Usually, the goal is to find the spot between overfitting and underfitting.

In [None]:
def get_mae_from_depth(max_depth):
    melbourne_model = DecisionTreeRegressor(max_depth=max_depth, random_state=1)
    trained_tree = melbourne_model.fit(X_train, y_train)
    predicted_home_prices = melbourne_model.predict(X_test)
    return mean_absolute_error(y_test, predicted_home_prices)

for max_depth in [5, 7, 10, 11, 12, 13, 14, 15, 20, 50, 100]:
    mae = get_mae_from_depth(max_depth)
    print(f"MAE for max_depth={max_depth:3}: {mae}")

We can see that the minimum MAE is around a max_depth of **12**.

Now, let's do something similar with the number of leaves.

In [None]:
def get_mae_from_leaves(max_leaf_nodes):
    melbourne_model = DecisionTreeRegressor(max_leaf_nodes=max_leaf_nodes, random_state=1)
    trained_tree = melbourne_model.fit(X_train, y_train)
    predicted_home_prices = melbourne_model.predict(X_test)
    return mean_absolute_error(y_test, predicted_home_prices)

for max_leaf_nodes in [5, 10, 25, 50, 100, 150, 200, 250, 300, 350, 400, 500, 600, 700, 800, 900, 1000]:
    mae = get_mae_from_leaves(max_leaf_nodes)
    print(f"MAE for max_leaf_nodes={max_leaf_nodes:3}: {mae}")

We can see that the minimum MAE kinda ondulates. 

### Visualize the error

Let's visualize it to understand it.

In [None]:
mae_scores = pd.DataFrame(range(20, 1000, 20), columns=["max_leaves"])
mae_scores[:10]

In [None]:
mae_scores["mae_leaves"] = mae_scores["max_leaves"].apply(get_mae_from_leaves)

In [None]:
mae_scores.head()

In [None]:
fig, ax = plt.subplots()
ax.scatter(x="max_leaves", y="mae_leaves", data=mae_scores)
plt.show()

Okay, great, but this graph is too tiny. Let's also show the `xticks` so we can see at which `x` the minimum MAE is.

In [None]:
fig, ax = plt.subplots(figsize=(16, 8))

ax.set_xticks(mae_scores["max_leaves"])
ax.scatter(x="max_leaves", y="mae_leaves", data=mae_scores)

plt.xticks(rotation=45)
plt.show()

Now it's clear, the minimum MAE is clearer.
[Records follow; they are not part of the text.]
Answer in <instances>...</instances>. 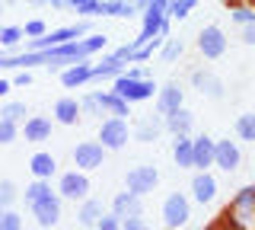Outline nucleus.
I'll use <instances>...</instances> for the list:
<instances>
[{"label": "nucleus", "mask_w": 255, "mask_h": 230, "mask_svg": "<svg viewBox=\"0 0 255 230\" xmlns=\"http://www.w3.org/2000/svg\"><path fill=\"white\" fill-rule=\"evenodd\" d=\"M227 3L233 6V3H255V0H227Z\"/></svg>", "instance_id": "nucleus-46"}, {"label": "nucleus", "mask_w": 255, "mask_h": 230, "mask_svg": "<svg viewBox=\"0 0 255 230\" xmlns=\"http://www.w3.org/2000/svg\"><path fill=\"white\" fill-rule=\"evenodd\" d=\"M13 202H16L13 179H0V211H3V208H13Z\"/></svg>", "instance_id": "nucleus-36"}, {"label": "nucleus", "mask_w": 255, "mask_h": 230, "mask_svg": "<svg viewBox=\"0 0 255 230\" xmlns=\"http://www.w3.org/2000/svg\"><path fill=\"white\" fill-rule=\"evenodd\" d=\"M243 42H246V45H255V22L243 26Z\"/></svg>", "instance_id": "nucleus-43"}, {"label": "nucleus", "mask_w": 255, "mask_h": 230, "mask_svg": "<svg viewBox=\"0 0 255 230\" xmlns=\"http://www.w3.org/2000/svg\"><path fill=\"white\" fill-rule=\"evenodd\" d=\"M19 134L29 141V144H42V141L51 138V118H45V115H29L26 122H22Z\"/></svg>", "instance_id": "nucleus-16"}, {"label": "nucleus", "mask_w": 255, "mask_h": 230, "mask_svg": "<svg viewBox=\"0 0 255 230\" xmlns=\"http://www.w3.org/2000/svg\"><path fill=\"white\" fill-rule=\"evenodd\" d=\"M172 160L179 170H191V138L188 134H172Z\"/></svg>", "instance_id": "nucleus-24"}, {"label": "nucleus", "mask_w": 255, "mask_h": 230, "mask_svg": "<svg viewBox=\"0 0 255 230\" xmlns=\"http://www.w3.org/2000/svg\"><path fill=\"white\" fill-rule=\"evenodd\" d=\"M112 211H115L118 218H128V214H143V202H140L137 192L125 189V192L115 195V202H112Z\"/></svg>", "instance_id": "nucleus-20"}, {"label": "nucleus", "mask_w": 255, "mask_h": 230, "mask_svg": "<svg viewBox=\"0 0 255 230\" xmlns=\"http://www.w3.org/2000/svg\"><path fill=\"white\" fill-rule=\"evenodd\" d=\"M29 173L35 179H51L54 173H58V160H54L51 154H45V150H38V154L29 157Z\"/></svg>", "instance_id": "nucleus-22"}, {"label": "nucleus", "mask_w": 255, "mask_h": 230, "mask_svg": "<svg viewBox=\"0 0 255 230\" xmlns=\"http://www.w3.org/2000/svg\"><path fill=\"white\" fill-rule=\"evenodd\" d=\"M99 3H102V0H90V3L77 6V13H80V16H99Z\"/></svg>", "instance_id": "nucleus-41"}, {"label": "nucleus", "mask_w": 255, "mask_h": 230, "mask_svg": "<svg viewBox=\"0 0 255 230\" xmlns=\"http://www.w3.org/2000/svg\"><path fill=\"white\" fill-rule=\"evenodd\" d=\"M239 163H243V154H239V144L230 138L223 141H214V166L223 173H236Z\"/></svg>", "instance_id": "nucleus-10"}, {"label": "nucleus", "mask_w": 255, "mask_h": 230, "mask_svg": "<svg viewBox=\"0 0 255 230\" xmlns=\"http://www.w3.org/2000/svg\"><path fill=\"white\" fill-rule=\"evenodd\" d=\"M80 115H83V109H80V99H74V96H61L58 102H54V122H61V125H77Z\"/></svg>", "instance_id": "nucleus-19"}, {"label": "nucleus", "mask_w": 255, "mask_h": 230, "mask_svg": "<svg viewBox=\"0 0 255 230\" xmlns=\"http://www.w3.org/2000/svg\"><path fill=\"white\" fill-rule=\"evenodd\" d=\"M61 202L64 198L58 192H51V195H45L42 202H35L32 205V218H35V224L38 227H58L61 224Z\"/></svg>", "instance_id": "nucleus-9"}, {"label": "nucleus", "mask_w": 255, "mask_h": 230, "mask_svg": "<svg viewBox=\"0 0 255 230\" xmlns=\"http://www.w3.org/2000/svg\"><path fill=\"white\" fill-rule=\"evenodd\" d=\"M214 166V138L198 134L191 138V170H211Z\"/></svg>", "instance_id": "nucleus-14"}, {"label": "nucleus", "mask_w": 255, "mask_h": 230, "mask_svg": "<svg viewBox=\"0 0 255 230\" xmlns=\"http://www.w3.org/2000/svg\"><path fill=\"white\" fill-rule=\"evenodd\" d=\"M112 90H115L122 99H128V102H143V99H153L156 83L150 80V77H128V74H118Z\"/></svg>", "instance_id": "nucleus-3"}, {"label": "nucleus", "mask_w": 255, "mask_h": 230, "mask_svg": "<svg viewBox=\"0 0 255 230\" xmlns=\"http://www.w3.org/2000/svg\"><path fill=\"white\" fill-rule=\"evenodd\" d=\"M70 3V10H77V6H83V3H90V0H67Z\"/></svg>", "instance_id": "nucleus-45"}, {"label": "nucleus", "mask_w": 255, "mask_h": 230, "mask_svg": "<svg viewBox=\"0 0 255 230\" xmlns=\"http://www.w3.org/2000/svg\"><path fill=\"white\" fill-rule=\"evenodd\" d=\"M198 51L204 54L207 61H217L227 54V35H223L220 26H204L198 32Z\"/></svg>", "instance_id": "nucleus-8"}, {"label": "nucleus", "mask_w": 255, "mask_h": 230, "mask_svg": "<svg viewBox=\"0 0 255 230\" xmlns=\"http://www.w3.org/2000/svg\"><path fill=\"white\" fill-rule=\"evenodd\" d=\"M22 38H26V32H22L19 26H0V48H13Z\"/></svg>", "instance_id": "nucleus-29"}, {"label": "nucleus", "mask_w": 255, "mask_h": 230, "mask_svg": "<svg viewBox=\"0 0 255 230\" xmlns=\"http://www.w3.org/2000/svg\"><path fill=\"white\" fill-rule=\"evenodd\" d=\"M128 189L131 192H137L140 198L147 195V192H153L156 189V182H159V173H156V166H150V163H143V166H134V170H128Z\"/></svg>", "instance_id": "nucleus-11"}, {"label": "nucleus", "mask_w": 255, "mask_h": 230, "mask_svg": "<svg viewBox=\"0 0 255 230\" xmlns=\"http://www.w3.org/2000/svg\"><path fill=\"white\" fill-rule=\"evenodd\" d=\"M163 131H166V122H163V115H159V112L156 115L153 112H150V115H140L137 125H134V138H137L140 144H153Z\"/></svg>", "instance_id": "nucleus-13"}, {"label": "nucleus", "mask_w": 255, "mask_h": 230, "mask_svg": "<svg viewBox=\"0 0 255 230\" xmlns=\"http://www.w3.org/2000/svg\"><path fill=\"white\" fill-rule=\"evenodd\" d=\"M99 218H102V202H96V198L86 195L83 205H80V211H77V224L80 227H96Z\"/></svg>", "instance_id": "nucleus-25"}, {"label": "nucleus", "mask_w": 255, "mask_h": 230, "mask_svg": "<svg viewBox=\"0 0 255 230\" xmlns=\"http://www.w3.org/2000/svg\"><path fill=\"white\" fill-rule=\"evenodd\" d=\"M96 227H99V230H118V227H122V218H118L115 211H112V214L102 211V218L96 221Z\"/></svg>", "instance_id": "nucleus-38"}, {"label": "nucleus", "mask_w": 255, "mask_h": 230, "mask_svg": "<svg viewBox=\"0 0 255 230\" xmlns=\"http://www.w3.org/2000/svg\"><path fill=\"white\" fill-rule=\"evenodd\" d=\"M195 3L198 0H169V10H166V16H172V19H185L191 10H195Z\"/></svg>", "instance_id": "nucleus-31"}, {"label": "nucleus", "mask_w": 255, "mask_h": 230, "mask_svg": "<svg viewBox=\"0 0 255 230\" xmlns=\"http://www.w3.org/2000/svg\"><path fill=\"white\" fill-rule=\"evenodd\" d=\"M96 102H99V112L102 115H131V112H128V106H131V102H128V99H122V96H118V93L115 90H106V93H96Z\"/></svg>", "instance_id": "nucleus-18"}, {"label": "nucleus", "mask_w": 255, "mask_h": 230, "mask_svg": "<svg viewBox=\"0 0 255 230\" xmlns=\"http://www.w3.org/2000/svg\"><path fill=\"white\" fill-rule=\"evenodd\" d=\"M80 109H83L86 115H102V112H99V102H96V93H93V96H83V99H80Z\"/></svg>", "instance_id": "nucleus-39"}, {"label": "nucleus", "mask_w": 255, "mask_h": 230, "mask_svg": "<svg viewBox=\"0 0 255 230\" xmlns=\"http://www.w3.org/2000/svg\"><path fill=\"white\" fill-rule=\"evenodd\" d=\"M0 115L3 118H10V122H26V115H29V109H26V102H6L3 109H0Z\"/></svg>", "instance_id": "nucleus-32"}, {"label": "nucleus", "mask_w": 255, "mask_h": 230, "mask_svg": "<svg viewBox=\"0 0 255 230\" xmlns=\"http://www.w3.org/2000/svg\"><path fill=\"white\" fill-rule=\"evenodd\" d=\"M16 138H19V125L0 115V144H13Z\"/></svg>", "instance_id": "nucleus-34"}, {"label": "nucleus", "mask_w": 255, "mask_h": 230, "mask_svg": "<svg viewBox=\"0 0 255 230\" xmlns=\"http://www.w3.org/2000/svg\"><path fill=\"white\" fill-rule=\"evenodd\" d=\"M191 198H195L198 205H211L214 198H217V179L207 170H198L195 176H191Z\"/></svg>", "instance_id": "nucleus-12"}, {"label": "nucleus", "mask_w": 255, "mask_h": 230, "mask_svg": "<svg viewBox=\"0 0 255 230\" xmlns=\"http://www.w3.org/2000/svg\"><path fill=\"white\" fill-rule=\"evenodd\" d=\"M125 3H134V0H125Z\"/></svg>", "instance_id": "nucleus-47"}, {"label": "nucleus", "mask_w": 255, "mask_h": 230, "mask_svg": "<svg viewBox=\"0 0 255 230\" xmlns=\"http://www.w3.org/2000/svg\"><path fill=\"white\" fill-rule=\"evenodd\" d=\"M163 122H166V131L169 134H188L191 128H195V115H191L185 106H179L175 112L163 115Z\"/></svg>", "instance_id": "nucleus-21"}, {"label": "nucleus", "mask_w": 255, "mask_h": 230, "mask_svg": "<svg viewBox=\"0 0 255 230\" xmlns=\"http://www.w3.org/2000/svg\"><path fill=\"white\" fill-rule=\"evenodd\" d=\"M230 16H233V22H239V26H249V22H255V6L252 3H233Z\"/></svg>", "instance_id": "nucleus-30"}, {"label": "nucleus", "mask_w": 255, "mask_h": 230, "mask_svg": "<svg viewBox=\"0 0 255 230\" xmlns=\"http://www.w3.org/2000/svg\"><path fill=\"white\" fill-rule=\"evenodd\" d=\"M128 138H131V128H128V122L122 115H109L99 125V144L106 150H122L128 144Z\"/></svg>", "instance_id": "nucleus-4"}, {"label": "nucleus", "mask_w": 255, "mask_h": 230, "mask_svg": "<svg viewBox=\"0 0 255 230\" xmlns=\"http://www.w3.org/2000/svg\"><path fill=\"white\" fill-rule=\"evenodd\" d=\"M236 134H239V141H252L255 144V112H246L236 118Z\"/></svg>", "instance_id": "nucleus-28"}, {"label": "nucleus", "mask_w": 255, "mask_h": 230, "mask_svg": "<svg viewBox=\"0 0 255 230\" xmlns=\"http://www.w3.org/2000/svg\"><path fill=\"white\" fill-rule=\"evenodd\" d=\"M109 45V38L106 35H80V38H70V42H64V45H54V48H45V70H51V74H61L67 64H74V61H83V58H90V54L96 51H102Z\"/></svg>", "instance_id": "nucleus-1"}, {"label": "nucleus", "mask_w": 255, "mask_h": 230, "mask_svg": "<svg viewBox=\"0 0 255 230\" xmlns=\"http://www.w3.org/2000/svg\"><path fill=\"white\" fill-rule=\"evenodd\" d=\"M179 106H185V93H182L179 83H166L163 90H156V112L159 115H169Z\"/></svg>", "instance_id": "nucleus-17"}, {"label": "nucleus", "mask_w": 255, "mask_h": 230, "mask_svg": "<svg viewBox=\"0 0 255 230\" xmlns=\"http://www.w3.org/2000/svg\"><path fill=\"white\" fill-rule=\"evenodd\" d=\"M10 90H13V80H0V99L10 96Z\"/></svg>", "instance_id": "nucleus-44"}, {"label": "nucleus", "mask_w": 255, "mask_h": 230, "mask_svg": "<svg viewBox=\"0 0 255 230\" xmlns=\"http://www.w3.org/2000/svg\"><path fill=\"white\" fill-rule=\"evenodd\" d=\"M45 195H51V179H35L32 186H26V208H32L35 202H42Z\"/></svg>", "instance_id": "nucleus-27"}, {"label": "nucleus", "mask_w": 255, "mask_h": 230, "mask_svg": "<svg viewBox=\"0 0 255 230\" xmlns=\"http://www.w3.org/2000/svg\"><path fill=\"white\" fill-rule=\"evenodd\" d=\"M182 51H185L182 38H166V42H163V48H159V58H163V61H169V64H172V61L179 58Z\"/></svg>", "instance_id": "nucleus-33"}, {"label": "nucleus", "mask_w": 255, "mask_h": 230, "mask_svg": "<svg viewBox=\"0 0 255 230\" xmlns=\"http://www.w3.org/2000/svg\"><path fill=\"white\" fill-rule=\"evenodd\" d=\"M0 13H3V6H0Z\"/></svg>", "instance_id": "nucleus-48"}, {"label": "nucleus", "mask_w": 255, "mask_h": 230, "mask_svg": "<svg viewBox=\"0 0 255 230\" xmlns=\"http://www.w3.org/2000/svg\"><path fill=\"white\" fill-rule=\"evenodd\" d=\"M22 32H26V38H38V35L48 32V26H45V19H29L26 26H22Z\"/></svg>", "instance_id": "nucleus-37"}, {"label": "nucleus", "mask_w": 255, "mask_h": 230, "mask_svg": "<svg viewBox=\"0 0 255 230\" xmlns=\"http://www.w3.org/2000/svg\"><path fill=\"white\" fill-rule=\"evenodd\" d=\"M125 70V61L115 58V54H109V58H102L99 64H93V80H102V77H118Z\"/></svg>", "instance_id": "nucleus-26"}, {"label": "nucleus", "mask_w": 255, "mask_h": 230, "mask_svg": "<svg viewBox=\"0 0 255 230\" xmlns=\"http://www.w3.org/2000/svg\"><path fill=\"white\" fill-rule=\"evenodd\" d=\"M188 218H191V202L188 198L182 192L166 195V202H163V224L166 227H185Z\"/></svg>", "instance_id": "nucleus-7"}, {"label": "nucleus", "mask_w": 255, "mask_h": 230, "mask_svg": "<svg viewBox=\"0 0 255 230\" xmlns=\"http://www.w3.org/2000/svg\"><path fill=\"white\" fill-rule=\"evenodd\" d=\"M22 227V214L13 211V208H3L0 211V230H19Z\"/></svg>", "instance_id": "nucleus-35"}, {"label": "nucleus", "mask_w": 255, "mask_h": 230, "mask_svg": "<svg viewBox=\"0 0 255 230\" xmlns=\"http://www.w3.org/2000/svg\"><path fill=\"white\" fill-rule=\"evenodd\" d=\"M106 163V147L99 144V141H80L74 147V166L83 173H93L99 170V166Z\"/></svg>", "instance_id": "nucleus-6"}, {"label": "nucleus", "mask_w": 255, "mask_h": 230, "mask_svg": "<svg viewBox=\"0 0 255 230\" xmlns=\"http://www.w3.org/2000/svg\"><path fill=\"white\" fill-rule=\"evenodd\" d=\"M58 195L67 198V202H83L90 195V176L83 170H70V173H61L58 179Z\"/></svg>", "instance_id": "nucleus-5"}, {"label": "nucleus", "mask_w": 255, "mask_h": 230, "mask_svg": "<svg viewBox=\"0 0 255 230\" xmlns=\"http://www.w3.org/2000/svg\"><path fill=\"white\" fill-rule=\"evenodd\" d=\"M223 224L220 227H236V230H255V186H243L230 198L223 208Z\"/></svg>", "instance_id": "nucleus-2"}, {"label": "nucleus", "mask_w": 255, "mask_h": 230, "mask_svg": "<svg viewBox=\"0 0 255 230\" xmlns=\"http://www.w3.org/2000/svg\"><path fill=\"white\" fill-rule=\"evenodd\" d=\"M122 227H125V230H140V227H143L140 214H128V218H122Z\"/></svg>", "instance_id": "nucleus-42"}, {"label": "nucleus", "mask_w": 255, "mask_h": 230, "mask_svg": "<svg viewBox=\"0 0 255 230\" xmlns=\"http://www.w3.org/2000/svg\"><path fill=\"white\" fill-rule=\"evenodd\" d=\"M93 80V64H90V58H83V61H74V64H67L61 70V83L67 86V90H77V86H83V83H90Z\"/></svg>", "instance_id": "nucleus-15"}, {"label": "nucleus", "mask_w": 255, "mask_h": 230, "mask_svg": "<svg viewBox=\"0 0 255 230\" xmlns=\"http://www.w3.org/2000/svg\"><path fill=\"white\" fill-rule=\"evenodd\" d=\"M191 83H195L198 90L204 93V96H211V99H223V83H220L214 74H207V70H195V74H191Z\"/></svg>", "instance_id": "nucleus-23"}, {"label": "nucleus", "mask_w": 255, "mask_h": 230, "mask_svg": "<svg viewBox=\"0 0 255 230\" xmlns=\"http://www.w3.org/2000/svg\"><path fill=\"white\" fill-rule=\"evenodd\" d=\"M252 6H255V3H252Z\"/></svg>", "instance_id": "nucleus-49"}, {"label": "nucleus", "mask_w": 255, "mask_h": 230, "mask_svg": "<svg viewBox=\"0 0 255 230\" xmlns=\"http://www.w3.org/2000/svg\"><path fill=\"white\" fill-rule=\"evenodd\" d=\"M32 80H35V77H32V70L29 67H19V74L13 77V86H32Z\"/></svg>", "instance_id": "nucleus-40"}]
</instances>
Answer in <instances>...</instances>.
For me it's ~324k MAE for a max_leaves of 60.

In [None]:
mae_scores[mae_scores['max_leaves'] == 60]

Let's do the same for max_depth!

In [None]:
depth_score = pd.DataFrame(range(3, 50, 1), columns=["max_depth"])
depth_score["mae_depth"] = depth_score["max_depth"].apply(get_mae_from_depth)
depth_score.head()

In [None]:
fig, ax = plt.subplots(figsize=(16, 8))

ax.set_xticks(depth_score["max_depth"])
ax.scatter(x="max_depth", y="mae_depth", data=depth_score, c='orange')

plt.xticks(rotation=45)
plt.show()

This time it's a ~317 MAE for a max_depth of 7.

In [None]:
depth_score[depth_score['max_depth'] == 7]

Just for visual comparaison, we can put them on the same axis.

In [None]:
fig, ax = plt.subplots(figsize=(16, 8))

ax.set_xticks(range(0, 1000, 20))

ax.scatter(x="max_leaves", y="mae_leaves", data=mae_scores)
ax.scatter(x="max_depth", y="mae_depth", data=depth_score, c='orange')

plt.xticks(rotation=45)
plt.show()

### Conclude

In [None]:
# TODO: Change max_depth and max_leaf_nodes according to your result
max_depth = 7
max_leaf_nodes = 60

# MAE with best max_depth
melbourne_model = DecisionTreeRegressor(max_depth=max_depth, 
                                        random_state=1)
trained_tree = melbourne_model.fit(X_train, y_train)
predicted_home_prices = melbourne_model.predict(X_test)
mae = mean_absolute_error(y_test, predicted_home_prices)
print(f"MAE for max_depth={max_depth:3}: {mae}")
print(f"The error with test data is ~{round(mae / mean_price * 100, 2)}% "
       "of average home value.")

# MAE with best max_leaf_nodes
mae = get_mae_from_leaves(max_leaf_nodes)
print(f"MAE for max_leaf_nodes={max_leaf_nodes:3}: {mae}")

print(f"The error with test data is ~{round(mae / mean_price * 100, 2)}% "
       "of average home value.")

As already supported by our visualizations, we got the minimum error for a `max_depth` of **7**. 

It's still not perfect, but we reduced our original error of ~405k to ~316k, which represents a **22% error reduction**.